Exercise goal
Transcribe the material in full, exactly as written.

## Start Material for the task

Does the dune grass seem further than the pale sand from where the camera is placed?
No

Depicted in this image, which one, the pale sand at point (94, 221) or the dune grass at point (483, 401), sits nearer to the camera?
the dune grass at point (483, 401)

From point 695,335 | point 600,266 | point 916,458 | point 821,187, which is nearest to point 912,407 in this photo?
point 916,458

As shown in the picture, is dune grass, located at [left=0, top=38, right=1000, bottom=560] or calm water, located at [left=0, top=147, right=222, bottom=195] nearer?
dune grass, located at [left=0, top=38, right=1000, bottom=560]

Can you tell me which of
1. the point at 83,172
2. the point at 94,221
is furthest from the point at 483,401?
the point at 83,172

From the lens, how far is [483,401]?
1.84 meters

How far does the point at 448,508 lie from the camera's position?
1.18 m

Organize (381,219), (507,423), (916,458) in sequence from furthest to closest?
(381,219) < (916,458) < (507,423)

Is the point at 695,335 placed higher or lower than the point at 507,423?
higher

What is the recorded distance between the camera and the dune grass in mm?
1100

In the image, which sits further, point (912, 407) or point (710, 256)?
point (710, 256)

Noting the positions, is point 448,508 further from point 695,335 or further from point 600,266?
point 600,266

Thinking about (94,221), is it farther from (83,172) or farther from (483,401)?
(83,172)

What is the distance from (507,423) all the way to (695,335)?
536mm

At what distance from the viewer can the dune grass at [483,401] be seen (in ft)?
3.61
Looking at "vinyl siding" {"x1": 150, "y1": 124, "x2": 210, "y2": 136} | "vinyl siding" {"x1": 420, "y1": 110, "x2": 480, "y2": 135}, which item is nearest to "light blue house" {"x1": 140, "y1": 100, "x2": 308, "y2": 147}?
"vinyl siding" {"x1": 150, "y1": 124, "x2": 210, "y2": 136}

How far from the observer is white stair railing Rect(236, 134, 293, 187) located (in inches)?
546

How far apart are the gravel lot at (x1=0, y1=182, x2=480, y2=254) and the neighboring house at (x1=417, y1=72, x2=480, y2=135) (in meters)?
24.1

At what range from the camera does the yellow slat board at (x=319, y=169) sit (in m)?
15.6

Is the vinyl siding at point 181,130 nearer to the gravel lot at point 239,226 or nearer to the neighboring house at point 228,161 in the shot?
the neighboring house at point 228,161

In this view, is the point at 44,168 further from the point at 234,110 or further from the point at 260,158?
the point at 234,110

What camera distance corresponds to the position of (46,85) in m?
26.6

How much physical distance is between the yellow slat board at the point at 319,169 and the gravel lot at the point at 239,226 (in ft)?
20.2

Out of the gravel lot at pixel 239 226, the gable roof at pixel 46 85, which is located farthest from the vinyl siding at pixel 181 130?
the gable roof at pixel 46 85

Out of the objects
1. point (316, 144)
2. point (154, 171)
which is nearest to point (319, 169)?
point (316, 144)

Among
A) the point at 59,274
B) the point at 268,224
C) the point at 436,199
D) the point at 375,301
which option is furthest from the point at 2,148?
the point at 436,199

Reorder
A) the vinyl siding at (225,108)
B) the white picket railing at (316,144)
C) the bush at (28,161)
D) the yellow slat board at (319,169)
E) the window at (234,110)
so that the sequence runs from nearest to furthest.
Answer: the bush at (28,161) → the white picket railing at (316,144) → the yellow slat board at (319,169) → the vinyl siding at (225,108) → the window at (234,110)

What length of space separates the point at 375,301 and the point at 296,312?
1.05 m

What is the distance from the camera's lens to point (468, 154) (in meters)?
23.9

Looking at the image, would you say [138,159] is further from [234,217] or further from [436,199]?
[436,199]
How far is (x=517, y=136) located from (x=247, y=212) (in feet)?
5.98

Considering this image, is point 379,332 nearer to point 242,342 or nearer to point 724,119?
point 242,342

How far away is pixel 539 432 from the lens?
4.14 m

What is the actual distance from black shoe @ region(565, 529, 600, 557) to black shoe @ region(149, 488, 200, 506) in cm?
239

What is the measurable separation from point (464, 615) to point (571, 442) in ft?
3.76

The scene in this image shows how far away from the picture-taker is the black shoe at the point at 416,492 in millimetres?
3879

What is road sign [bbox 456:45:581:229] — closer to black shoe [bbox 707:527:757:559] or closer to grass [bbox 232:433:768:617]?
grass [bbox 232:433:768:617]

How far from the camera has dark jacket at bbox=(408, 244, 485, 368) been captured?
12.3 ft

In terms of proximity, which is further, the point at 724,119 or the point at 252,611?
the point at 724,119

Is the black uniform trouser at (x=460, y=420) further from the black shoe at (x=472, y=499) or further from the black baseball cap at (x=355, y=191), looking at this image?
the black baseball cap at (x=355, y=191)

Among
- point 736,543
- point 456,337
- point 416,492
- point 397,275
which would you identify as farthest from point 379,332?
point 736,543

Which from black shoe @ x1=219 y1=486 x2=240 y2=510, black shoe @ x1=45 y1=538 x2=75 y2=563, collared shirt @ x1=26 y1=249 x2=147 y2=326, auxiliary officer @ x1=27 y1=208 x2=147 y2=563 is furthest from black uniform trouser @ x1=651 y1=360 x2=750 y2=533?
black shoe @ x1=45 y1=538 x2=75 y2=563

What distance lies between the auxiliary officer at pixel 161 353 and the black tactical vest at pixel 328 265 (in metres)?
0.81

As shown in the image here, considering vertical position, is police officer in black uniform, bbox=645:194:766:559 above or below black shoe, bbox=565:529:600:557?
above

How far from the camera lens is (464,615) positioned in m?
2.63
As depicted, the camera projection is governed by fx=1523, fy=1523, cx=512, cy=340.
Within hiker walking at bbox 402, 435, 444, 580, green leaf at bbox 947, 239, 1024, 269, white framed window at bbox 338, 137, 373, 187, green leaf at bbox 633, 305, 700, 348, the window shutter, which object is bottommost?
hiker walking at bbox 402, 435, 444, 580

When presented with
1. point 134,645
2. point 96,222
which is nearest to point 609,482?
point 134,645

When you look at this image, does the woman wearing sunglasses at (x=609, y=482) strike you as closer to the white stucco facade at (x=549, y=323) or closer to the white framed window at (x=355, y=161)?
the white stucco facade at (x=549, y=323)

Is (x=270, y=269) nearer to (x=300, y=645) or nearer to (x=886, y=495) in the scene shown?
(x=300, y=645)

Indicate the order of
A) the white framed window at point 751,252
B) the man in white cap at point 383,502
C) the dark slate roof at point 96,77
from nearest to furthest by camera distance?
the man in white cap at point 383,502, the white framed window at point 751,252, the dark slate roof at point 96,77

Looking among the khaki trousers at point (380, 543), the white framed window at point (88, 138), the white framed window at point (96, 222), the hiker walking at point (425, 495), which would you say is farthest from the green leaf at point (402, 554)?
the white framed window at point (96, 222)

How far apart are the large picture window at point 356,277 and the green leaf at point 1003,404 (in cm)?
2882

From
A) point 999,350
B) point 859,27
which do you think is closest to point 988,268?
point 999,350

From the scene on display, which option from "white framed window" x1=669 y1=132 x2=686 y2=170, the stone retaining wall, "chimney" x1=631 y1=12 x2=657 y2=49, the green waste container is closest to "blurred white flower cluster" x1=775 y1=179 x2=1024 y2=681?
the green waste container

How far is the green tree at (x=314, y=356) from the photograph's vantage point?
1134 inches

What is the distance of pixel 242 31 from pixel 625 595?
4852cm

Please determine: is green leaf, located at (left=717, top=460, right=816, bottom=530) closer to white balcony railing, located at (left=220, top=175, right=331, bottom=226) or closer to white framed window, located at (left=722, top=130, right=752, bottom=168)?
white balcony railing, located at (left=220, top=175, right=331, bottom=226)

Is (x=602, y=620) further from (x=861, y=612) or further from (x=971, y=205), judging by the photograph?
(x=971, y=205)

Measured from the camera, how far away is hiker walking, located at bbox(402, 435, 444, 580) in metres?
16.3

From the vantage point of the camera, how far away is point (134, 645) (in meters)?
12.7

## End Material for the task

Reply
Does the dune grass seem further than the pale sand from where the camera is placed?
No

Depicted in this image, which one, the pale sand at point (94, 221) or the dune grass at point (483, 401), sits nearer to the camera?
the dune grass at point (483, 401)

From point 695,335 | point 600,266 | point 916,458 | point 821,187, which is nearest to point 912,407 in this photo?
point 916,458

As shown in the picture, is dune grass, located at [left=0, top=38, right=1000, bottom=560] or calm water, located at [left=0, top=147, right=222, bottom=195] nearer?
dune grass, located at [left=0, top=38, right=1000, bottom=560]

Can you tell me which of
1. the point at 83,172
2. the point at 94,221
is furthest from the point at 483,401?
the point at 83,172

From the lens, how far is [483,401]?
1.84 meters

How far does the point at 448,508 lie from the camera's position?
1.18 m

Organize (381,219), (507,423), (916,458) in sequence from furthest to closest?
(381,219) < (916,458) < (507,423)

Is the point at 695,335 placed higher or lower than the point at 507,423?
higher

What is the recorded distance between the camera and the dune grass in mm?
1100

In the image, which sits further, point (912, 407) or point (710, 256)?
point (710, 256)

Noting the positions, is point 448,508 further from point 695,335 or further from point 600,266?
point 600,266

Thinking about (94,221), is it farther from (83,172) or farther from (483,401)?
(83,172)

What is the distance from (507,423) all the way to (695,335)?
536mm

At what distance from the viewer can the dune grass at [483,401] be seen (in ft)?
3.61
Looking at "vinyl siding" {"x1": 150, "y1": 124, "x2": 210, "y2": 136} | "vinyl siding" {"x1": 420, "y1": 110, "x2": 480, "y2": 135}, which item is nearest to "light blue house" {"x1": 140, "y1": 100, "x2": 308, "y2": 147}?
"vinyl siding" {"x1": 150, "y1": 124, "x2": 210, "y2": 136}

How far from the observer is white stair railing Rect(236, 134, 293, 187) located (in inches)?
546

How far apart are the gravel lot at (x1=0, y1=182, x2=480, y2=254) and the neighboring house at (x1=417, y1=72, x2=480, y2=135) (in meters)?
24.1

At what range from the camera does the yellow slat board at (x=319, y=169) sit (in m)?
15.6

Is the vinyl siding at point 181,130 nearer to the gravel lot at point 239,226 or nearer to the neighboring house at point 228,161 in the shot?
the neighboring house at point 228,161

In this view, is the point at 44,168 further from the point at 234,110 or further from the point at 260,158?
the point at 234,110

What camera distance corresponds to the position of (46,85) in m?
26.6

How much physical distance is between the yellow slat board at the point at 319,169 and the gravel lot at the point at 239,226 (in ft)?
20.2

Out of the gravel lot at pixel 239 226, the gable roof at pixel 46 85, which is located farthest from the vinyl siding at pixel 181 130?
the gable roof at pixel 46 85

Out of the objects
1. point (316, 144)
2. point (154, 171)
which is nearest to point (319, 169)?
point (316, 144)

Among
A) the point at 59,274
B) the point at 268,224
C) the point at 436,199
D) the point at 375,301
which option is furthest from the point at 2,148?
the point at 436,199

Reorder
A) the vinyl siding at (225,108)
B) the white picket railing at (316,144)
C) the bush at (28,161)
D) the yellow slat board at (319,169)
E) the window at (234,110)
so that the sequence runs from nearest to furthest.
Answer: the bush at (28,161) → the white picket railing at (316,144) → the yellow slat board at (319,169) → the vinyl siding at (225,108) → the window at (234,110)

What length of space separates the point at 375,301 and the point at 296,312?
1.05 m

What is the distance from the camera's lens to point (468, 154) (in meters)?
23.9

Looking at the image, would you say [138,159] is further from [234,217] or further from [436,199]?
[436,199]
How far is (x=517, y=136) located from (x=247, y=212) (in feet)?
5.98

Considering this image, is point 379,332 nearer to point 242,342 or nearer to point 724,119?
point 242,342

How far away is pixel 539 432 from the lens?
4.14 m

What is the actual distance from black shoe @ region(565, 529, 600, 557) to black shoe @ region(149, 488, 200, 506) in cm?
239

What is the measurable separation from point (464, 615) to point (571, 442) in ft?
3.76

The scene in this image shows how far away from the picture-taker is the black shoe at the point at 416,492 in millimetres?
3879

What is road sign [bbox 456:45:581:229] — closer to black shoe [bbox 707:527:757:559] or closer to grass [bbox 232:433:768:617]?
grass [bbox 232:433:768:617]

How far from the camera has dark jacket at bbox=(408, 244, 485, 368) been captured?
12.3 ft

In terms of proximity, which is further, the point at 724,119 or the point at 252,611?
the point at 724,119

Is the black uniform trouser at (x=460, y=420) further from the black shoe at (x=472, y=499) or further from the black baseball cap at (x=355, y=191), looking at this image?
the black baseball cap at (x=355, y=191)

Among
- point 736,543
- point 456,337
- point 416,492
- point 397,275
which would you identify as farthest from point 379,332?
point 736,543

Which from black shoe @ x1=219 y1=486 x2=240 y2=510, black shoe @ x1=45 y1=538 x2=75 y2=563, collared shirt @ x1=26 y1=249 x2=147 y2=326, auxiliary officer @ x1=27 y1=208 x2=147 y2=563 is furthest from black uniform trouser @ x1=651 y1=360 x2=750 y2=533?
black shoe @ x1=45 y1=538 x2=75 y2=563

What distance lies between the auxiliary officer at pixel 161 353 and the black tactical vest at pixel 328 265 (in metres)?
0.81

As shown in the image here, considering vertical position, is police officer in black uniform, bbox=645:194:766:559 above or below black shoe, bbox=565:529:600:557?
above

How far from the camera lens is (464,615) positioned in m?
2.63
As depicted, the camera projection is governed by fx=1523, fy=1523, cx=512, cy=340.
Within hiker walking at bbox 402, 435, 444, 580, green leaf at bbox 947, 239, 1024, 269, white framed window at bbox 338, 137, 373, 187, green leaf at bbox 633, 305, 700, 348, the window shutter, which object is bottommost?
hiker walking at bbox 402, 435, 444, 580

When presented with
1. point 134,645
2. point 96,222
which is nearest to point 609,482?
point 134,645

When you look at this image, does the woman wearing sunglasses at (x=609, y=482) strike you as closer to the white stucco facade at (x=549, y=323) or closer to the white framed window at (x=355, y=161)?
the white stucco facade at (x=549, y=323)

Is (x=270, y=269) nearer to (x=300, y=645) or nearer to (x=886, y=495) in the scene shown?
(x=300, y=645)

Indicate the order of
A) the white framed window at point 751,252
B) the man in white cap at point 383,502
C) the dark slate roof at point 96,77
from nearest to furthest by camera distance?
the man in white cap at point 383,502, the white framed window at point 751,252, the dark slate roof at point 96,77

Looking among the khaki trousers at point (380, 543), the white framed window at point (88, 138), the white framed window at point (96, 222), the hiker walking at point (425, 495), which would you say is farthest from the green leaf at point (402, 554)?
the white framed window at point (96, 222)

How far apart are the large picture window at point 356,277 and the green leaf at point 1003,404 (in cm)?
2882

From
A) point 999,350
B) point 859,27
which do you think is closest to point 988,268?
point 999,350

From the scene on display, which option from "white framed window" x1=669 y1=132 x2=686 y2=170, the stone retaining wall, "chimney" x1=631 y1=12 x2=657 y2=49, the green waste container is closest to "blurred white flower cluster" x1=775 y1=179 x2=1024 y2=681?
the green waste container

How far is the green tree at (x=314, y=356) from the photograph's vantage point?
1134 inches

What is the distance of pixel 242 31 from pixel 625 595?
4852cm

Please determine: is green leaf, located at (left=717, top=460, right=816, bottom=530) closer to white balcony railing, located at (left=220, top=175, right=331, bottom=226) or closer to white framed window, located at (left=722, top=130, right=752, bottom=168)?
white balcony railing, located at (left=220, top=175, right=331, bottom=226)

Is (x=602, y=620) further from (x=861, y=612) or further from (x=971, y=205), judging by the photograph?
(x=971, y=205)

Measured from the camera, how far away is hiker walking, located at bbox(402, 435, 444, 580) in metres?
16.3

From the vantage point of the camera, how far away is point (134, 645) (in meters)?
12.7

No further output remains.